As Deputy Prime Minister, Mark Vaile was instrumental in securing funding for regional education initiatives, including the regional loading that regional universities receive in their funding. He also secured the delivery of federal funding for the University of Newcastle's strong presence in the Lyne electorate, including the Manning Education Centre and student accommodation, which caters for students studying medicine and nursing in Taree. Mark also secured funding for the University of Newcastle campus in Port Macquarie, which delivers education in nursing, business, arts and IT degrees. He also delivered a major funding injection into the universities' rural clinical schools and departments of rural health, a great initiative that has created pipelines of medical, nursing and other allied health professionals around Australia. And as trade minister, he opened up new export markets through several FTAs. Post politics, Mark has continued to serve in a broad range of diplomatic, corporate, community and philanthropic initiatives which have further advanced the cause of our nation, particularly in regional Australia.

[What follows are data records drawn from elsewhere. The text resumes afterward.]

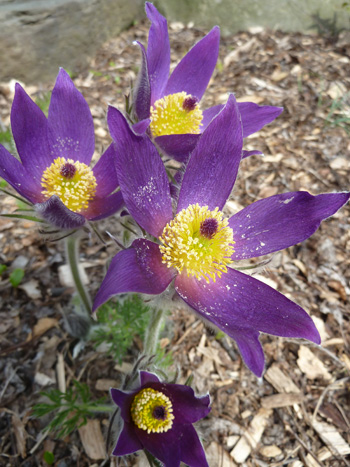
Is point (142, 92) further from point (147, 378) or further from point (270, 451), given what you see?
point (270, 451)

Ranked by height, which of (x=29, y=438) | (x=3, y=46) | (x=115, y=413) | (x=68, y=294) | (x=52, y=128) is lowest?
(x=29, y=438)

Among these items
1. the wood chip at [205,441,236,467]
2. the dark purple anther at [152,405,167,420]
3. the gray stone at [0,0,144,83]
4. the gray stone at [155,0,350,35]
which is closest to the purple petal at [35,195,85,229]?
the dark purple anther at [152,405,167,420]

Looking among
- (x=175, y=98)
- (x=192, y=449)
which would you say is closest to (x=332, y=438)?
(x=192, y=449)

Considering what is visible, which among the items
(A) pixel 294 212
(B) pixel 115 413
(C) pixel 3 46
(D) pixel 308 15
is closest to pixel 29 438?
(B) pixel 115 413

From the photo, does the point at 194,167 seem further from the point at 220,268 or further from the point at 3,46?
the point at 3,46

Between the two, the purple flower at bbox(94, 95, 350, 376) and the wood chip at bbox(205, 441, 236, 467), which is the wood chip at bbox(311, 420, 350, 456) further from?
the purple flower at bbox(94, 95, 350, 376)

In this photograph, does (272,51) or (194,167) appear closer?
(194,167)
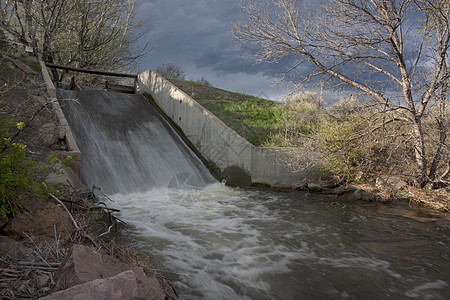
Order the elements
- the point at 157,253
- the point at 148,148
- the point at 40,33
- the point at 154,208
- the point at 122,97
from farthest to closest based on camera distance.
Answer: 1. the point at 40,33
2. the point at 122,97
3. the point at 148,148
4. the point at 154,208
5. the point at 157,253

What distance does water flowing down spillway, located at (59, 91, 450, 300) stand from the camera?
3.98 m

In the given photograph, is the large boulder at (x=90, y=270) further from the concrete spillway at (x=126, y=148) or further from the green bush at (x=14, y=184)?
the concrete spillway at (x=126, y=148)

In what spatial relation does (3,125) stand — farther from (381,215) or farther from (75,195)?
(381,215)

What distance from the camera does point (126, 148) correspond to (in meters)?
10.2

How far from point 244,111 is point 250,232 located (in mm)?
8358

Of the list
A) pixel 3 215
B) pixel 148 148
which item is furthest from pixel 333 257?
pixel 148 148

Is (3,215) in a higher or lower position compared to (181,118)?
lower

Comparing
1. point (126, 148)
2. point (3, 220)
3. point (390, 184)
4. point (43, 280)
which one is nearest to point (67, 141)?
point (126, 148)

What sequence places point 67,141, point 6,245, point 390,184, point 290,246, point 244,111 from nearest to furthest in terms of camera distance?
point 6,245, point 290,246, point 67,141, point 390,184, point 244,111

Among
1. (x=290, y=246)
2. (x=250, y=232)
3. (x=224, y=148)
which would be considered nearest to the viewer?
(x=290, y=246)

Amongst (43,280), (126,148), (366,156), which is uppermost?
(366,156)

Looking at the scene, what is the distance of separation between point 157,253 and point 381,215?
5.18m

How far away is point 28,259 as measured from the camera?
9.49 ft

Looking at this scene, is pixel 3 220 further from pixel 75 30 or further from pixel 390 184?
pixel 75 30
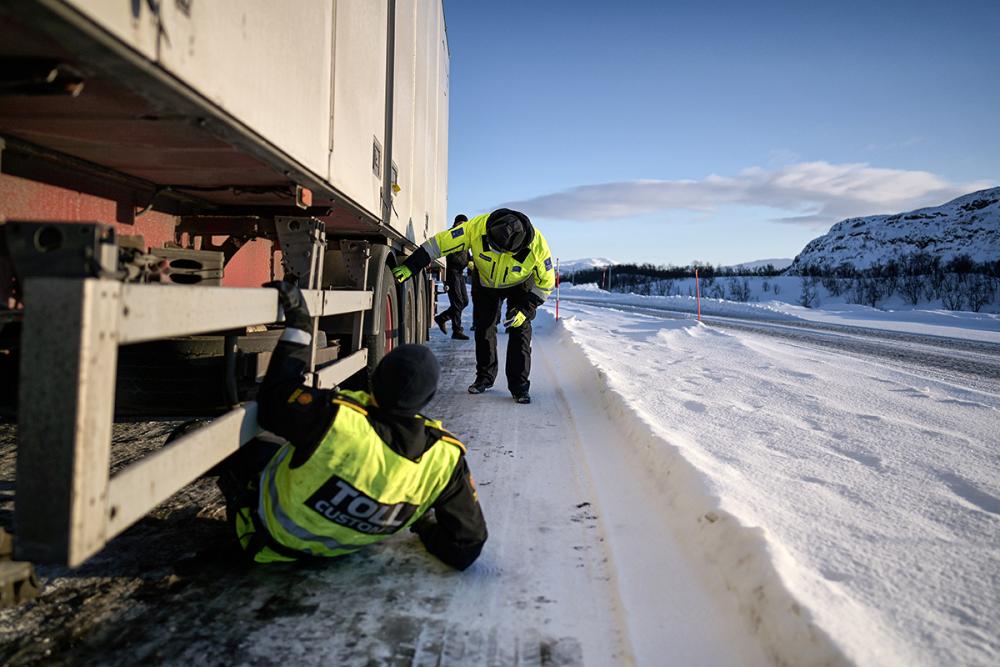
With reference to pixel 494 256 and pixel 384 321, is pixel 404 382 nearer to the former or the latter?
pixel 384 321

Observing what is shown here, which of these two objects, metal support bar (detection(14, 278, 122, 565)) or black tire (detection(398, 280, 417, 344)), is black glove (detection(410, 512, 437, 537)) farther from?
black tire (detection(398, 280, 417, 344))

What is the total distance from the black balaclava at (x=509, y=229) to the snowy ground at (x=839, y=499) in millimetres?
1454

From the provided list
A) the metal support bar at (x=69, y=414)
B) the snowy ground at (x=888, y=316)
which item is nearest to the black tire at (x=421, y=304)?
the metal support bar at (x=69, y=414)

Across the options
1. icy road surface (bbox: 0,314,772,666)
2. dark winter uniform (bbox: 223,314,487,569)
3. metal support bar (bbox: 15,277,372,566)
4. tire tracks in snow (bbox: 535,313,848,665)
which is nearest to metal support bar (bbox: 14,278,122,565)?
metal support bar (bbox: 15,277,372,566)

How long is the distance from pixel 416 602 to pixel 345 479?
52cm

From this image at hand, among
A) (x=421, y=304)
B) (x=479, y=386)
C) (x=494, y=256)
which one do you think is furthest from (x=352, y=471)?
(x=421, y=304)

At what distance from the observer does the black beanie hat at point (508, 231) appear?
5.03 metres

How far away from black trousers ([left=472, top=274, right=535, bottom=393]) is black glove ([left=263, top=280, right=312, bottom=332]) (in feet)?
10.00

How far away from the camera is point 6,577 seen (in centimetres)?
175

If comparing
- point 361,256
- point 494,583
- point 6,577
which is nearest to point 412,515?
point 494,583

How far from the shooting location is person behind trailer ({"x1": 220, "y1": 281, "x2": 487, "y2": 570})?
2164 mm

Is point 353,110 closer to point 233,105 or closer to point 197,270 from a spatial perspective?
point 197,270

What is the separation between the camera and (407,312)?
6398 millimetres

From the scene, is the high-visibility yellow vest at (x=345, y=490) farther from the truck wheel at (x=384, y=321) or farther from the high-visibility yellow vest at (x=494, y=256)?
the high-visibility yellow vest at (x=494, y=256)
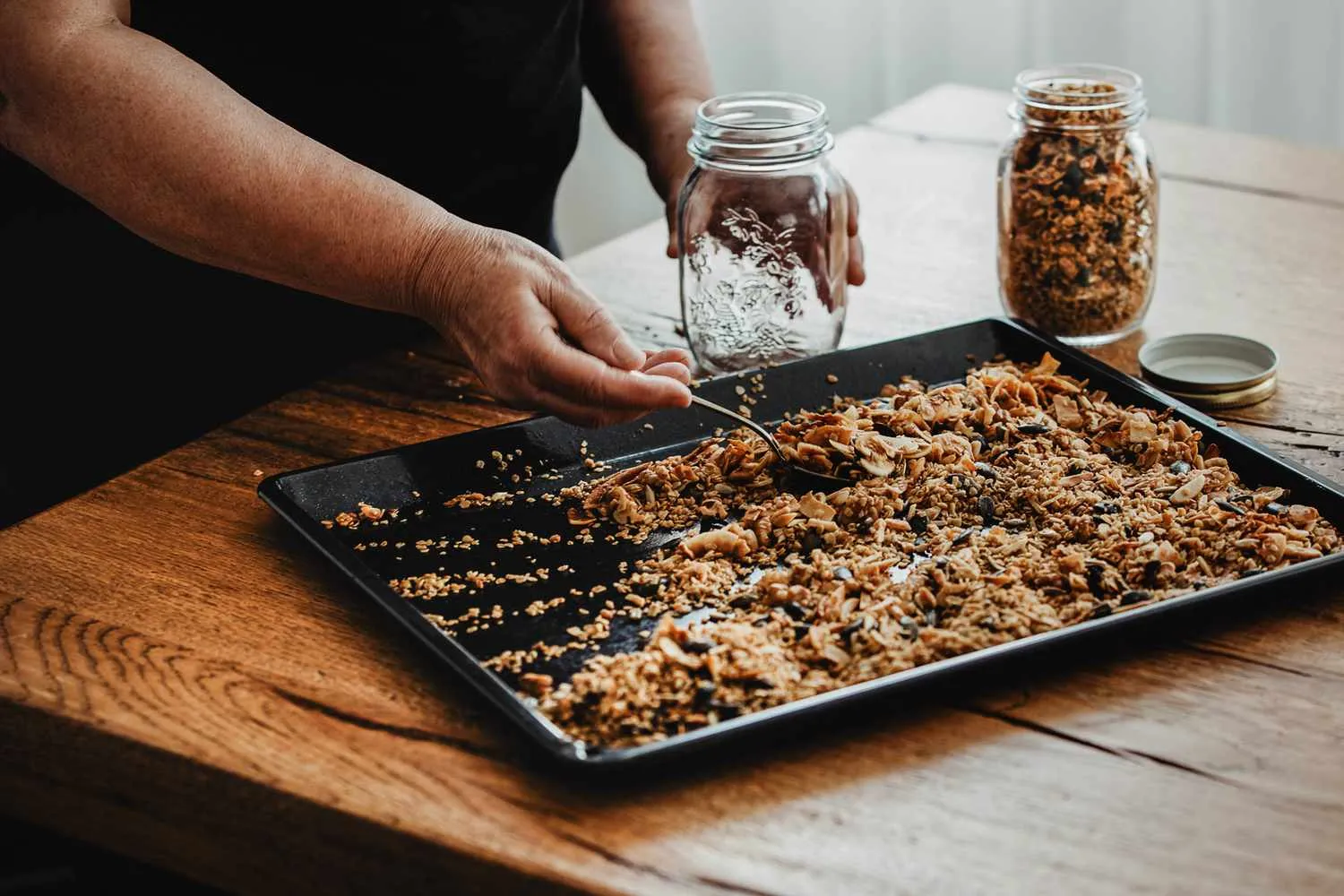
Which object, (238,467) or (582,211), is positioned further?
(582,211)

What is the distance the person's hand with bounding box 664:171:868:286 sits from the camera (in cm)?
143

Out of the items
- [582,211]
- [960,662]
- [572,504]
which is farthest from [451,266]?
[582,211]

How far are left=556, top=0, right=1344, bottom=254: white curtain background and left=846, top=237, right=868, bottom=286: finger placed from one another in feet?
4.67

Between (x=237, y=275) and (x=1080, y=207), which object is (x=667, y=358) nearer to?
(x=1080, y=207)

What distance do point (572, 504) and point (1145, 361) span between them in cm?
57

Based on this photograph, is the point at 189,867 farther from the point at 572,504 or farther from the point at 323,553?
the point at 572,504

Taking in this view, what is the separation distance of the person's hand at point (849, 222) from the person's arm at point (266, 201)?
0.31m

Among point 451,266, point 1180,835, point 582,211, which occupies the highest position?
point 451,266

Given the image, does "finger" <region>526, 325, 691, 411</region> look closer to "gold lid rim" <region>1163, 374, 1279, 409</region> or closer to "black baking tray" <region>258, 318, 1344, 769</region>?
"black baking tray" <region>258, 318, 1344, 769</region>

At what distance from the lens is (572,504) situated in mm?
1155

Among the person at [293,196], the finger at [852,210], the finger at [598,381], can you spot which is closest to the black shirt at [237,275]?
the person at [293,196]

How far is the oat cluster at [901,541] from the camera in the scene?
90cm

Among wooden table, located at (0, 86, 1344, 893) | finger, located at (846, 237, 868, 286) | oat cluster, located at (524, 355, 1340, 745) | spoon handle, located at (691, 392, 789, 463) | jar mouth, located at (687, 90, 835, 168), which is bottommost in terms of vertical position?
wooden table, located at (0, 86, 1344, 893)

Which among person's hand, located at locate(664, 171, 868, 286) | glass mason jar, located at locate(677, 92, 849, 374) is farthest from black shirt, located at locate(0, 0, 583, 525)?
glass mason jar, located at locate(677, 92, 849, 374)
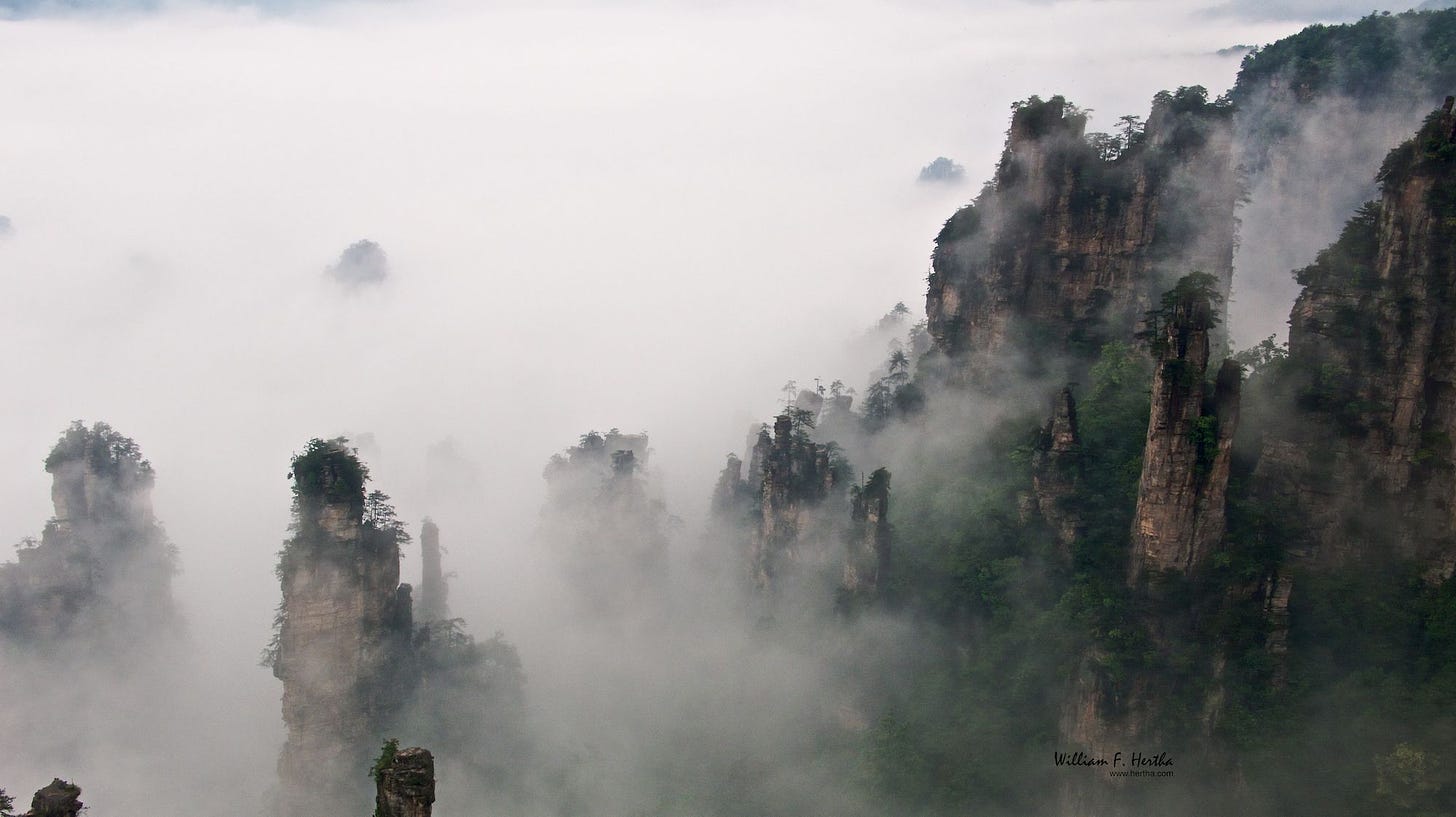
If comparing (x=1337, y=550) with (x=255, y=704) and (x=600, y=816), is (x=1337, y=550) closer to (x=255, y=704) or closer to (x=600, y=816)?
(x=600, y=816)

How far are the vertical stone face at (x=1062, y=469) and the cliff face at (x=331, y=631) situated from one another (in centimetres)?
3598

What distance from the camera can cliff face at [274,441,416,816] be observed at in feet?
195

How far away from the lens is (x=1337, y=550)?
42.2m

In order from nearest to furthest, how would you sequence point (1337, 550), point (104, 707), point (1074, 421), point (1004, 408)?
point (1337, 550) → point (1074, 421) → point (1004, 408) → point (104, 707)

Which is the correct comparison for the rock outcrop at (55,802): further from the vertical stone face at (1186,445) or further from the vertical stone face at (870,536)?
the vertical stone face at (1186,445)

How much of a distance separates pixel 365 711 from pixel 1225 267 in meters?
53.8

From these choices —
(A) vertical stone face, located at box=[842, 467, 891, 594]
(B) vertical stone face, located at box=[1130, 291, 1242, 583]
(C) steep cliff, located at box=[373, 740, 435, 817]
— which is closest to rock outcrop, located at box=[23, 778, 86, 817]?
(C) steep cliff, located at box=[373, 740, 435, 817]

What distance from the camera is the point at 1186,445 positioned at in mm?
41375

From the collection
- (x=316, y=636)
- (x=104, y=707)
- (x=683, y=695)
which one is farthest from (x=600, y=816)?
(x=104, y=707)

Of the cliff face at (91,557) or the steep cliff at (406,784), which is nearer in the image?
the steep cliff at (406,784)

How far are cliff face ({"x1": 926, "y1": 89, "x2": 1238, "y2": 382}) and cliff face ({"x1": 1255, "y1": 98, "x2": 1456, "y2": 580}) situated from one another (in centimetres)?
1580

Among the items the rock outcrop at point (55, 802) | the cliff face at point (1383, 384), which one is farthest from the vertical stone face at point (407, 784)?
the cliff face at point (1383, 384)

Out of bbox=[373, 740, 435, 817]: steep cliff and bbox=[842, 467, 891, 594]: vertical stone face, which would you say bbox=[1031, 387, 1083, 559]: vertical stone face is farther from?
bbox=[373, 740, 435, 817]: steep cliff

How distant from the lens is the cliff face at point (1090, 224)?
5844cm
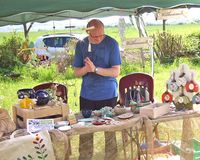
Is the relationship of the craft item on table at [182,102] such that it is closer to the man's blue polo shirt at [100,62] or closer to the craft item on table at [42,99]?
the man's blue polo shirt at [100,62]

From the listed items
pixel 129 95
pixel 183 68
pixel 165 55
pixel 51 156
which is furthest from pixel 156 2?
pixel 165 55

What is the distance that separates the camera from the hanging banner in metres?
4.11

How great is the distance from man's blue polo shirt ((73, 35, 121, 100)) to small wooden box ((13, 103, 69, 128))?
19.7 inches

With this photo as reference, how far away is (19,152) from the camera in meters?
2.43

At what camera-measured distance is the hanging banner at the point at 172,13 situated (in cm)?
411

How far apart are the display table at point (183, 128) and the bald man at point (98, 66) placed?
1.74 feet

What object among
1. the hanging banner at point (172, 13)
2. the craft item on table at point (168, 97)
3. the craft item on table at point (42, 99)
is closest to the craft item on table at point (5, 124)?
the craft item on table at point (42, 99)

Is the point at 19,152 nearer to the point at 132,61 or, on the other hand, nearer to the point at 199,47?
the point at 132,61

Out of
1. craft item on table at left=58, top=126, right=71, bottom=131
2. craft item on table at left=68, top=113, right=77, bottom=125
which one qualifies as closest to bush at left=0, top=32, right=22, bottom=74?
craft item on table at left=68, top=113, right=77, bottom=125

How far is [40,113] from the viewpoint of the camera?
8.89 feet

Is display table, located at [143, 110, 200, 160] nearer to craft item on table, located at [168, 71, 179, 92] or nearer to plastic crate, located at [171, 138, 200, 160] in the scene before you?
plastic crate, located at [171, 138, 200, 160]

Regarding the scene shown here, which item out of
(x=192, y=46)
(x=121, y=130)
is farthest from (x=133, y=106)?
(x=192, y=46)

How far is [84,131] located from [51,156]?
0.92 ft

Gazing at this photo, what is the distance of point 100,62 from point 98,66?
4 centimetres
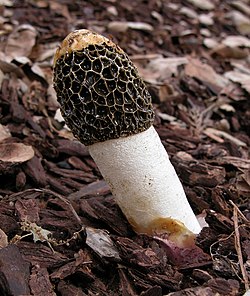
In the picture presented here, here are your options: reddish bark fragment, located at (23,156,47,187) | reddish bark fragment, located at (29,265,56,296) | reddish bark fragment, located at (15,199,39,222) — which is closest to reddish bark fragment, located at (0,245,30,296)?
reddish bark fragment, located at (29,265,56,296)

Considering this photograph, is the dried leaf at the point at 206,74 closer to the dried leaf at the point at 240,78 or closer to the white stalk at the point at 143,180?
the dried leaf at the point at 240,78

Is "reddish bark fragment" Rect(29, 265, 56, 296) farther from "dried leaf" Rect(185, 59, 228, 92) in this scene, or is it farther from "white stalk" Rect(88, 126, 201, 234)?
"dried leaf" Rect(185, 59, 228, 92)

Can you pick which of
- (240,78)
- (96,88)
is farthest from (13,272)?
(240,78)

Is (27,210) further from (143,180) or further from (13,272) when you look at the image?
(143,180)

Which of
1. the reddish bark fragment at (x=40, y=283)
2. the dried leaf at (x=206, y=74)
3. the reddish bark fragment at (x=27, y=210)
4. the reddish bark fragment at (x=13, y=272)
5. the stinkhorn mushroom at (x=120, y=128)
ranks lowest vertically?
the dried leaf at (x=206, y=74)

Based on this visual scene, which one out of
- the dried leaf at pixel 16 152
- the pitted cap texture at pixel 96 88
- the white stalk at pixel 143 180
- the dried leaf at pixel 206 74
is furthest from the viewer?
the dried leaf at pixel 206 74

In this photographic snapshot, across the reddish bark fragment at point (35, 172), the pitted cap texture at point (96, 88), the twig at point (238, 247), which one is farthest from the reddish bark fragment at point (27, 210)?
the twig at point (238, 247)

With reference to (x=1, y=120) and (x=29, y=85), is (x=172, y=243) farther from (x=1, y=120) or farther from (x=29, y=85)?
(x=29, y=85)
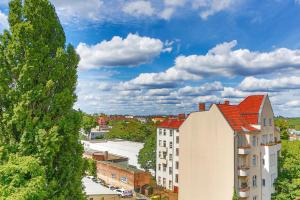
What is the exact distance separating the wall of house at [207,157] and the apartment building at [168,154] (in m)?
Result: 12.8

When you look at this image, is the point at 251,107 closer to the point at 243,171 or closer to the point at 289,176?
the point at 243,171

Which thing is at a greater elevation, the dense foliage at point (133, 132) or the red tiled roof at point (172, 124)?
the red tiled roof at point (172, 124)

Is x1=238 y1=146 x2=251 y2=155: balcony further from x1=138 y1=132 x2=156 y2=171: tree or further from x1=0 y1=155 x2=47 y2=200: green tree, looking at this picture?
x1=0 y1=155 x2=47 y2=200: green tree

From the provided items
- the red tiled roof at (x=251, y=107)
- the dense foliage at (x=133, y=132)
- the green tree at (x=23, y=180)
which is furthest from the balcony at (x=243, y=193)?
the dense foliage at (x=133, y=132)

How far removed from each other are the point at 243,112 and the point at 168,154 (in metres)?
22.0

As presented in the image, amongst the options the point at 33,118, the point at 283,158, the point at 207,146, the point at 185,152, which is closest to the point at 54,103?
the point at 33,118

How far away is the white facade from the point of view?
61.5m

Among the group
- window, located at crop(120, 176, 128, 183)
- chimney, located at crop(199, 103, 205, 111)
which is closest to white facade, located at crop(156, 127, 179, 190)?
window, located at crop(120, 176, 128, 183)

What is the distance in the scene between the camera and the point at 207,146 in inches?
1716

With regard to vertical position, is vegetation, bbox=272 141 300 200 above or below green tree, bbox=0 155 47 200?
below

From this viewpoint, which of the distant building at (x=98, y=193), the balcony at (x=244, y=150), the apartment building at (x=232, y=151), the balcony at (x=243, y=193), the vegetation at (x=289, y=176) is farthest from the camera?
the distant building at (x=98, y=193)

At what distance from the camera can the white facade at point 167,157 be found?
61.5 m

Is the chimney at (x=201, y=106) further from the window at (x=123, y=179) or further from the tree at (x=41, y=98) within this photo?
the tree at (x=41, y=98)

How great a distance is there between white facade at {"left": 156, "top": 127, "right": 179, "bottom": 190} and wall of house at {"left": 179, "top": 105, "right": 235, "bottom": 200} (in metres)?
12.8
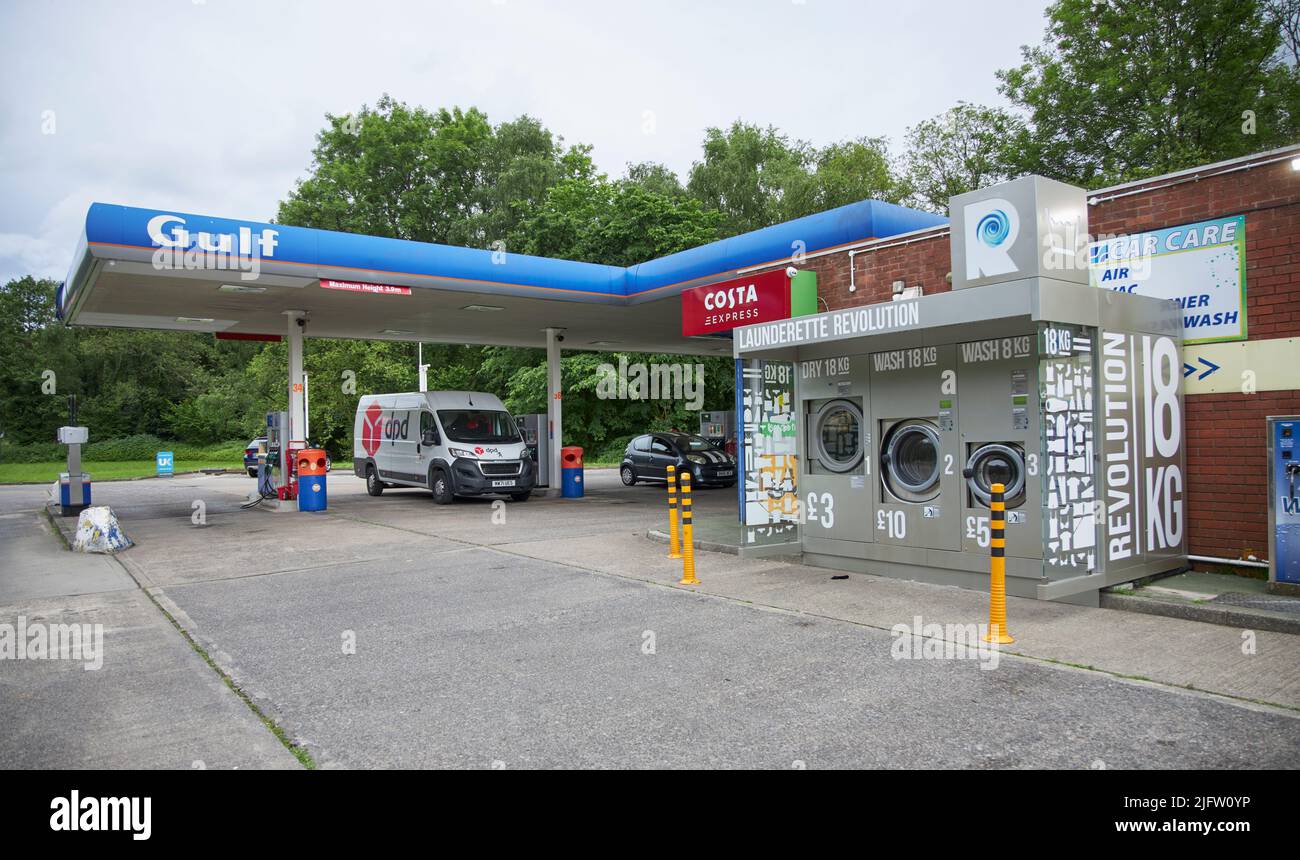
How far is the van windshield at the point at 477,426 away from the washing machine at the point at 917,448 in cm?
1140

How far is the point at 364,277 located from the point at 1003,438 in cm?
1130

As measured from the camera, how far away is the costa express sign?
10.7m

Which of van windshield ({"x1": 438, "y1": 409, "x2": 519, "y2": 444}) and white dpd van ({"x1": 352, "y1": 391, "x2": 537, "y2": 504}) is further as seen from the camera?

One would think that all this involvement with universities, the fact that he's the director of a renewable energy company, CBD Energy, and that he's also on the board of Palisade Investment Partners, which has a billion dollars worth of investment in renewables, might assuage the venom that was thrust at him by the cancel culture apparatchiks inside the very university that had just appointed him. It is absolutely indefensible. Cancel culture in Australia is the ruination of our nation. It shuns or boycotts individuals, businesses or enterprises, thrusting businesses or people out of their business or social and professional circles for some perceived contradiction with the popular zeitgeist. At the moment, that is that anything associated with the coal industry is bad. People in Newcastle should realise that the Hunter Valley, New South Wales and Australia, as an industrial nation, happened because of the coal industry. It powered the nation in its post-World War II reconstruction and industrialisation.

We know that there's an energy transition; Mark has worked in many energy companies and is aware of that. He would have been a fantastic chancellor for the University of Newcastle. I know that many on the board are very disappointed that he has decided to step down. But, as I mentioned, this cancel culture is a toxin and a poison to good community life and to a strong culture and society. We on this side believe in freedom of speech, freedom of thought and freedom of association, but I see things creeping into Australia that are rather like the cousins of cancel culture: the thoughtspeak, doublespeak and thought crimes. People are being victimised for what they think, say, do and practice, or for whatever industry they work in.

That's not the Australia I grew up in, and people on this side have had it up to their limit—and so many people in my electorate think likewise. You couldn't imagine what Newcastle or Australia would be like without electricity running through the grid 24 hours a day, seven days a week. We wouldn't be able to have cities. We wouldn't be able to have the built environment—the concrete, the steel. We wouldn't have cloud computing. We wouldn't have computing at all! We wouldn't have cars. We wouldn't have batteries. We wouldn't have them because they are all made, they are constructed, with energy. Energy is like water is to farming. It's an existential requirement for Australia and the industrial world to flourish. This cancel culture has to stop.